= Universities Central Council on Admissions =

Universities Central Council on Admissions (UCCA) provided a clearing house for university applications in the United Kingdom from its formation in 1961 until its merger with PCAS (Polytechnics Central Admissions System) to form UCAS in 1993.

== History ==
UCCA was created in response to concerns during the 1950s that the increase in university applications was unmanageable using the systems then in place, where each student applied individually to as many institutions as they chose. This concern led to the Committee of Vice Chancellors and Principals (CVCP) setting up an ad-hoc committee in 1957 to review the matter; this committee in its Third Report of January 1961 recommended the setting up of a central agency, which subsequently became known as UCCA. Its First and Second Reports had already made a number of recommendations aimed at harmonising admissions procedures across different universities.

The name UCCA referred originally to the management board (the Central Council) overseeing the new process, but soon came to refer to the organisation responsible for its day-to-day operation. With Ronald Kay as its chief executive, this was based initially in London at 29 Tavistock Square, in premises of the University of London, and moved to Cheltenham, Gloucestershire in 1968. UCCA was planned to start by October 1963. The new scheme had a pilot year handling a subset of applications for entry in 1963, and its first full year of operation handled admissions for 1964. The first year in 1963 was only for engineering and technical departments, with all departments from October 1964.

===People===
Assistance at the start came from Prof H.R. Pitt, Professor of Maths at the University of Nottingham and Mr A Plumb, the University of Nottingham registrar, with Prof L.C. Sykes, Professor of French at the University of Leicester. Students could apply to four universities.

The chairman was John Fulton, Baron Fulton, the Vice Chancellor of the University of Sussex. Also on the committee was Geoffrey Templeman, the registrar of the University of Birmingham from 1955, and later the chairman for six years in the late 1960s.

===Antecendents===
The scheme was essentially a collaborative venture between independent universities, and membership was voluntary. Most English universities joined from the start. The scheme didn't include medical and dental schools at London, Aberdeen, Glasgow, St Andrews or any university departments at Belfast - individual applications for these university departments had to be made. Belfast had around 90% of all Northern Ireland applicants, so Belfast didn't need to join, at first.

Oxford and Cambridge joined (with slightly modified procedures) for the 1966 entry; Belfast joined in 1966; the London medical and dental schools, as well as Stirling for 1967. By 1968 the office was handling 592,000 applications from 110,400 candidates to 80 institutions.

===Technology===
Initially, processing of applications was carried out using punched card technology. In 1964, UCCA started using the services of a computer bureau with a Univac machine; in 1967 it installed its own Univac computer. 70,000 applications had been made in 1955, with 190,000 applications in 1961 - for about 100,000 places.

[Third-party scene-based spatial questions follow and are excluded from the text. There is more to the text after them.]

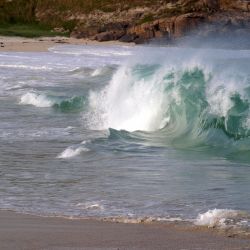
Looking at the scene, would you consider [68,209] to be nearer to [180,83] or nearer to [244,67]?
[180,83]

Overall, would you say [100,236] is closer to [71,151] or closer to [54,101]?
[71,151]

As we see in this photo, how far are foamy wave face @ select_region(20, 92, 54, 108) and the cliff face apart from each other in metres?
36.8

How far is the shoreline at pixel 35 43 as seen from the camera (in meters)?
51.0

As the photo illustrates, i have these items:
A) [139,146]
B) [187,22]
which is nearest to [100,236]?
[139,146]

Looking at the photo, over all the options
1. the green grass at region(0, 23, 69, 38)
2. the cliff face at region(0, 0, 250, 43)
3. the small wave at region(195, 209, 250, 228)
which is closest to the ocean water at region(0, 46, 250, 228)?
the small wave at region(195, 209, 250, 228)

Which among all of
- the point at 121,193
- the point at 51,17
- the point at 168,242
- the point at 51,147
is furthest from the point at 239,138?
Result: the point at 51,17

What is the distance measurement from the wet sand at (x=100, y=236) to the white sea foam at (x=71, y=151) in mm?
4054

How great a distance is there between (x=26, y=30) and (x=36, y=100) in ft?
149

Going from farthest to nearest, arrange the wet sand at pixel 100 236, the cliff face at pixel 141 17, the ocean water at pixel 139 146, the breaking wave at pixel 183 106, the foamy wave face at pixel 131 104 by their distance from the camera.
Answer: the cliff face at pixel 141 17, the foamy wave face at pixel 131 104, the breaking wave at pixel 183 106, the ocean water at pixel 139 146, the wet sand at pixel 100 236

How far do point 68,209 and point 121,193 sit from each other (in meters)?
0.97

=== Applications process ===
The actual application process remained largely unchanged during the life of the organisation, except for minor details. Candidates submitted a single application listing six (later five) universities. Copies of the application were sent to these universities (unlike UCCA's modern counterpart, UCAS), which could make various kinds of offer: unconditional, or conditional on grades achieved in the subsequent A-level examinations. Students could hold a maximum of two of these offers, a first choice, plus a reserve choice held in case they failed to achieve the grades asked by their first choice (if they received an unconditional or a pass-level offer from the university listed first on their application, no reserve could be held). In August, when the exam results were published, students who achieved their required grades (or who fell short of them, if the university had enough places available) would receive confirmation of their offer. Those who failed to receive a confirmed offer could apply for clearing, a process that matched the remaining unplaced candidates to the remaining unfilled places.

==== UCCA Points ====
An early objective of the central admissions process was to allow candidates to make objective comparisons between offers from different universities, and to this end conditional offers were expressed in terms of required grades in particular subjects in the A-level examinations; an offer might require, for example, that a candidate obtained an A grade in mathematics, and at least a C in physics and chemistry.

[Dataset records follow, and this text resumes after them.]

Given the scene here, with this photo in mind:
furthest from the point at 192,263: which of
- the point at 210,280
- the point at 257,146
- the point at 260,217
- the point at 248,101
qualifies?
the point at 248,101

For clearing in particular, this system proved too complex, and universities with spare places on particular courses developed the practice of stating their minimum requirements in terms of an aggregate score: reckoning A=5, B=4, C=3, D=2, E=1, a required score of 9 meant they were prepared to consider any candidate with three Cs or equivalent, regardless of subject. The maximum score of 15 corresponded to three A grades.

With the introduction of AS-levels in 1989, the system was further refined to take account of results at both AS-level and A-level.